Libertarians…*snort*. The kids from high school that didn’t evolve beyond 10th grade Ayn Randian kookery. From Ron “my son is Rand!” Paul to Chip Crackers (or whatever his last name is) the founder and/or CEO of Lululemon who had his outfit’s shopping bags printed with “I Am John Galt” because the target demographic for yoga wear is well known in Randian fantasist circles (or maybe Chip fantasizes about Rand and Galt getting sweaty wearing form fitting tights)…are whack jobs who are either a few slices short of a loaf or running interference in the name of personal enrichment and hoping nobody parses their “logic”.
That Libertarianism is the religion of choice for misfit computer types and angry youth who think more capitalism and less state “interference” will show those evil corporations and banks who’s really boss (because Obama and HRC are too farking socialist) are good for a laugh because they are dumb as a bag of marbles and nobody takes them seriously.
That they can’t see that our economic and political system is being transformed into something that very closely resembles the Libertarian ideal is a bit odd. I mean how dense is that? Their non-interventionist anti-war stance is the only part of their philosophy that makes sense.
To be honest, I would not be surprised to discover if most libertarians were actually authoritarian in their beliefs.
They won’t see anything that does not look upon their ideal as something to question their ideology. They also cannot see that the failures of the Robber Baron era, or today’s Robber Barons for that matter (whom they are often loud apologists for).
Perhaps they could be thought of as Market Stalinists.
Libertarians seem to envision a world where they and their in-group have maximized freedom at the expense of everyone else, and oppression by any entity other than government is un-possible.
In Spain we have a saying that goes like this “when you see your neighbor beard being cut, start soaking your hair glut”. This is to me the first symptom that countries with large commercial surpluses are next in the struggling line. Today are carriers and shipbuilders. Tomorrow carmakers, phonemakers, computermakers etc. Comparative advantages are vanishing it seems.
What you have told us in so many words is that humanity is devoting too much of its time to commerce and industry and making a bit, and not enough time to those other pursuits, the arts and sciences, that make life so rewarding. I completely agree.

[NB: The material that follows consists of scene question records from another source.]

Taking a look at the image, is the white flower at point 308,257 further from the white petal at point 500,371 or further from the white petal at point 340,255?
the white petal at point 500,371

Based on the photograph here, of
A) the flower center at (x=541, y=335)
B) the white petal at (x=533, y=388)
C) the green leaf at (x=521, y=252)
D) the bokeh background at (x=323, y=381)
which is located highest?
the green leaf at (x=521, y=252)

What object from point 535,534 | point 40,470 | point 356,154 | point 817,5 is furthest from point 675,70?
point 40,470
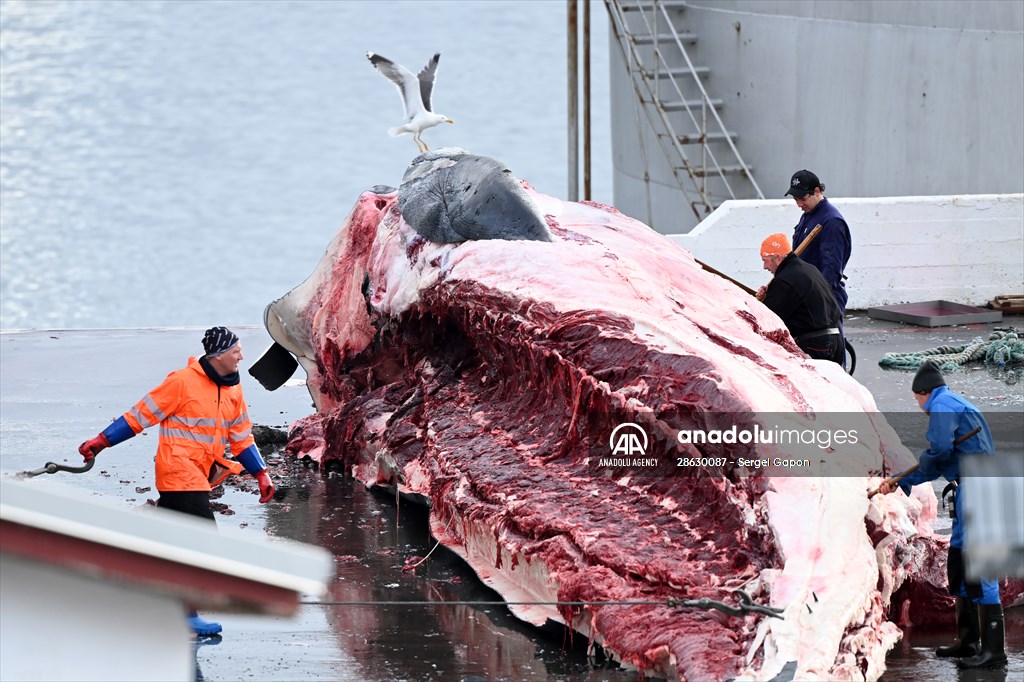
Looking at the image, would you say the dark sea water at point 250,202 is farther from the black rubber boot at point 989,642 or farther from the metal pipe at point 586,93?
the metal pipe at point 586,93

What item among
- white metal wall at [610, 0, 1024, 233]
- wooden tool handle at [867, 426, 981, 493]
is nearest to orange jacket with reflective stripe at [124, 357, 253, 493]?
wooden tool handle at [867, 426, 981, 493]

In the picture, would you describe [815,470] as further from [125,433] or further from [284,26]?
[284,26]

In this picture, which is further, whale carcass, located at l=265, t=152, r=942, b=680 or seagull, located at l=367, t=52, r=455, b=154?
seagull, located at l=367, t=52, r=455, b=154

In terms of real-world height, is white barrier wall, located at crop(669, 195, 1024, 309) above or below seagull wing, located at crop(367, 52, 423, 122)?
below

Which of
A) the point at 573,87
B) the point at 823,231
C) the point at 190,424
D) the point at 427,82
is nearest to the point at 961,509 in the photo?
the point at 190,424

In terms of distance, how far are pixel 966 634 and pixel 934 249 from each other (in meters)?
9.16

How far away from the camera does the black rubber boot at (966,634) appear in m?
6.68

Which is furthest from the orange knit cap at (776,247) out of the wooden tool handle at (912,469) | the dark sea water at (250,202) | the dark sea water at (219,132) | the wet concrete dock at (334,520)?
the dark sea water at (219,132)

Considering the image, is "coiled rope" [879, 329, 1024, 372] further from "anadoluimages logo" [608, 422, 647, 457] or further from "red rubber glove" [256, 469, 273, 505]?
"red rubber glove" [256, 469, 273, 505]

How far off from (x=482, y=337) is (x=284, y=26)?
79428 mm

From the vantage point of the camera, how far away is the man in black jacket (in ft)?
30.7

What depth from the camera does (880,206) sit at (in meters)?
15.1

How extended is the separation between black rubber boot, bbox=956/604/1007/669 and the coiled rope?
19.9 ft

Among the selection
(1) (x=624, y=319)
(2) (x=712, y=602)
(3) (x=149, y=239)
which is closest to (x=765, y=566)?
(2) (x=712, y=602)
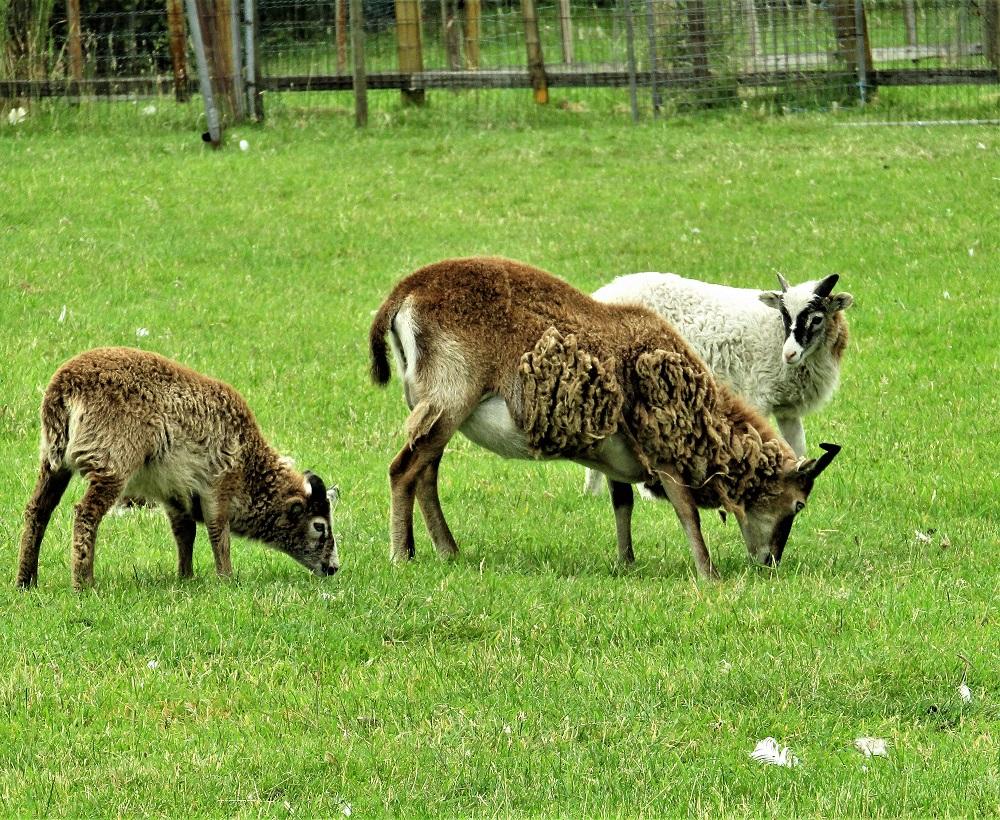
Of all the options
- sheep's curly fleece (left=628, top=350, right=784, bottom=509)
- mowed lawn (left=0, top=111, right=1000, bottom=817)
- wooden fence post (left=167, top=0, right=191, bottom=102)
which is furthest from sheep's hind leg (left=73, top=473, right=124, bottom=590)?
wooden fence post (left=167, top=0, right=191, bottom=102)

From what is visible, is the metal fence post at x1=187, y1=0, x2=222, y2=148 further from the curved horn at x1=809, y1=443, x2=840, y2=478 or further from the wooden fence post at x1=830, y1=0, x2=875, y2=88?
the curved horn at x1=809, y1=443, x2=840, y2=478

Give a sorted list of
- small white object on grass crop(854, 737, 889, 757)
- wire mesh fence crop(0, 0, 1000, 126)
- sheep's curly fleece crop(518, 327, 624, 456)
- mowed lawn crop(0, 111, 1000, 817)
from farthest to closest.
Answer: wire mesh fence crop(0, 0, 1000, 126) → sheep's curly fleece crop(518, 327, 624, 456) → small white object on grass crop(854, 737, 889, 757) → mowed lawn crop(0, 111, 1000, 817)

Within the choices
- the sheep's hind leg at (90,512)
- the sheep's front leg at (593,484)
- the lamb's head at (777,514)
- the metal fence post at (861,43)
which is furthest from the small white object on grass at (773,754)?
the metal fence post at (861,43)

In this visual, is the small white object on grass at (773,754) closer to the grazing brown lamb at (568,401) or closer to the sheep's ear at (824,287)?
the grazing brown lamb at (568,401)

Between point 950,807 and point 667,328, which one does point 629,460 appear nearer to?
point 667,328

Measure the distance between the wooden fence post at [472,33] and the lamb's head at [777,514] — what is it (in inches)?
708

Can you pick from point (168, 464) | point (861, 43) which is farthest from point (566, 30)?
point (168, 464)

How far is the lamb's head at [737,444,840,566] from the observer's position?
8.58 meters

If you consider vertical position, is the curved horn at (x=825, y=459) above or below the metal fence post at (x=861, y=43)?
below

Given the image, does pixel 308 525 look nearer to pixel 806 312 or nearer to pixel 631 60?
pixel 806 312

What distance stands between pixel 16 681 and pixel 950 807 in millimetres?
3683

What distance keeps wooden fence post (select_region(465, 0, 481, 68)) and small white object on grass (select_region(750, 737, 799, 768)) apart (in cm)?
2094

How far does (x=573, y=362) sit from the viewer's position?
26.7 feet

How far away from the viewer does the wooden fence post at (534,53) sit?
23.4 meters
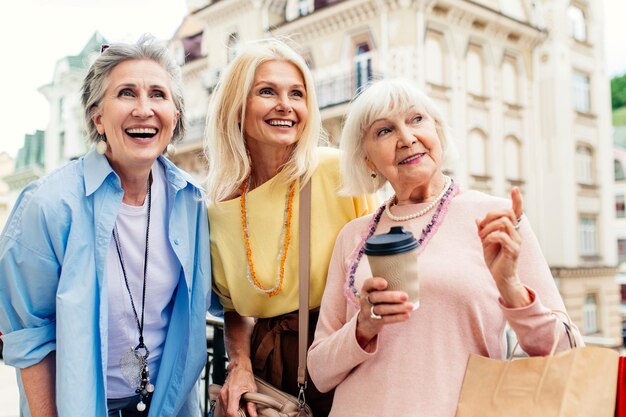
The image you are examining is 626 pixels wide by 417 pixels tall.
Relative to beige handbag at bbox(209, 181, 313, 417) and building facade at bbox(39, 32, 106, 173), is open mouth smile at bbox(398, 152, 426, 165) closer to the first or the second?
beige handbag at bbox(209, 181, 313, 417)

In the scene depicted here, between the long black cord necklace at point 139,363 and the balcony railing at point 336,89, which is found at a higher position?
the balcony railing at point 336,89

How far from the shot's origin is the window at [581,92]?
59.5ft

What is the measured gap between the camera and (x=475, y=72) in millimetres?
14469

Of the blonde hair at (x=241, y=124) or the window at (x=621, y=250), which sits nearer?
the blonde hair at (x=241, y=124)

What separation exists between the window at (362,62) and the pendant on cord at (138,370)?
37.6 feet

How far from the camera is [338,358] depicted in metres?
1.52

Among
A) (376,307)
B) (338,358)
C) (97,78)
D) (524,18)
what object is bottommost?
(338,358)

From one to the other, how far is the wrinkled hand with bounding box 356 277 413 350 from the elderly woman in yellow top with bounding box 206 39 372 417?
1.69 feet

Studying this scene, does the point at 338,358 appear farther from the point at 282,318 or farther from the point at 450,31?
the point at 450,31

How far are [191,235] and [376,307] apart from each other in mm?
833

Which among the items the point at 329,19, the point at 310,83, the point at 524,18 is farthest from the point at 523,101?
the point at 310,83

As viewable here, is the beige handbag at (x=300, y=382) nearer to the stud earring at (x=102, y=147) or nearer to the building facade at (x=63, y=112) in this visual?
the stud earring at (x=102, y=147)

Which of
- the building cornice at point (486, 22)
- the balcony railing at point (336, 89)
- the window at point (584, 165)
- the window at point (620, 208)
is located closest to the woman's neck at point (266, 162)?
the balcony railing at point (336, 89)

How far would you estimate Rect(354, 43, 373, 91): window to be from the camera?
1286cm
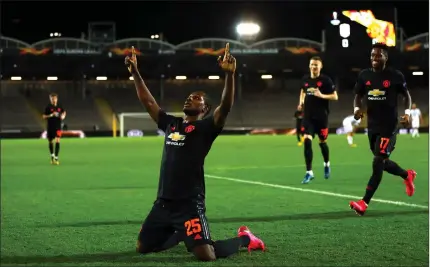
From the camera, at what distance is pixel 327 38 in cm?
4812

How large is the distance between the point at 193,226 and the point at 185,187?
411 millimetres

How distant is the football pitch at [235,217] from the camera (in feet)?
20.6

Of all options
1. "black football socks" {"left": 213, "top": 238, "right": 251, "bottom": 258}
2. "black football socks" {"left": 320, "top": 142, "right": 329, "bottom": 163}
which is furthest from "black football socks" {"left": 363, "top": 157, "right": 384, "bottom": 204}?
"black football socks" {"left": 320, "top": 142, "right": 329, "bottom": 163}

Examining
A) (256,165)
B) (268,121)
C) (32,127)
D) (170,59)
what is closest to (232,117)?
(268,121)

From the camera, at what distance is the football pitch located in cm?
627

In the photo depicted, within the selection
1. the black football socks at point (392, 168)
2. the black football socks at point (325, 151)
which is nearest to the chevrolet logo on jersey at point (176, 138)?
the black football socks at point (392, 168)

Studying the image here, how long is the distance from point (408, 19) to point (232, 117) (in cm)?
1810

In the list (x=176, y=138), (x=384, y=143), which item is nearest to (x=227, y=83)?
(x=176, y=138)

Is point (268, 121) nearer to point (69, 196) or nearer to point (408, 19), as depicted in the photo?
point (408, 19)

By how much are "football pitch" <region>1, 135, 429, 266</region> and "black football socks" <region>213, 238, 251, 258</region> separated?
73mm

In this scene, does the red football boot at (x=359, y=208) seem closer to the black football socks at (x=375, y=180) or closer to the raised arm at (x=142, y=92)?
the black football socks at (x=375, y=180)

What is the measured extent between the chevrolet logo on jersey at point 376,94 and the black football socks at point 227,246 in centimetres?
400

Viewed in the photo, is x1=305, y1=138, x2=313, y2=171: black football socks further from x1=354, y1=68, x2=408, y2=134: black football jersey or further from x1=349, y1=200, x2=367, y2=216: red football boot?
x1=349, y1=200, x2=367, y2=216: red football boot

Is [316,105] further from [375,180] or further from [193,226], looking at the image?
[193,226]
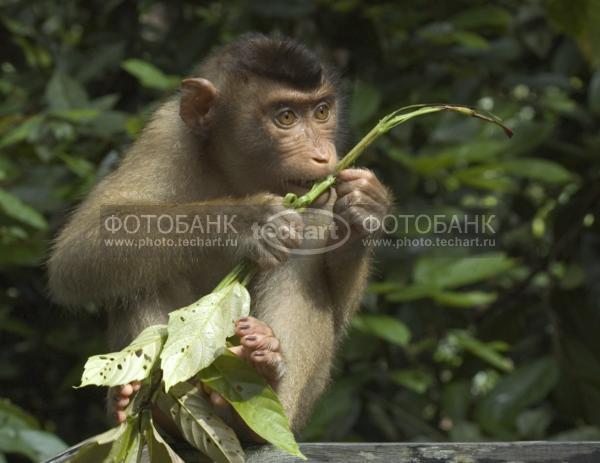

Excuse me NC. I know this is fundamentally an economics site and one of the best available but of late it has blossomed into concern for humanity that I also share.
My ship breaking friends in Alang are absolutely thrilled. They’re going to make some money on that new steel
The article and comments treat Korean shipbuilding problem as an instance of the business cycle and overproduction due to capitalist competition. Okay, that is what is happening. But, there is a deeper problem arising from enormous productivity in the global system. Productive capacity has overrun the ability of global economic and political system to absorb its products.
The global economic system must be restructured to deal with this problem, so layoffs, bankruptcies, and petty national advantage are no longer a part of how we live.
Yep, all the people who can afford to buy sh!t have bought all the sh!t they can afford to buy. The other 5 billion are out of luck, the cheap raw materials to make sh!t for them don’t exist.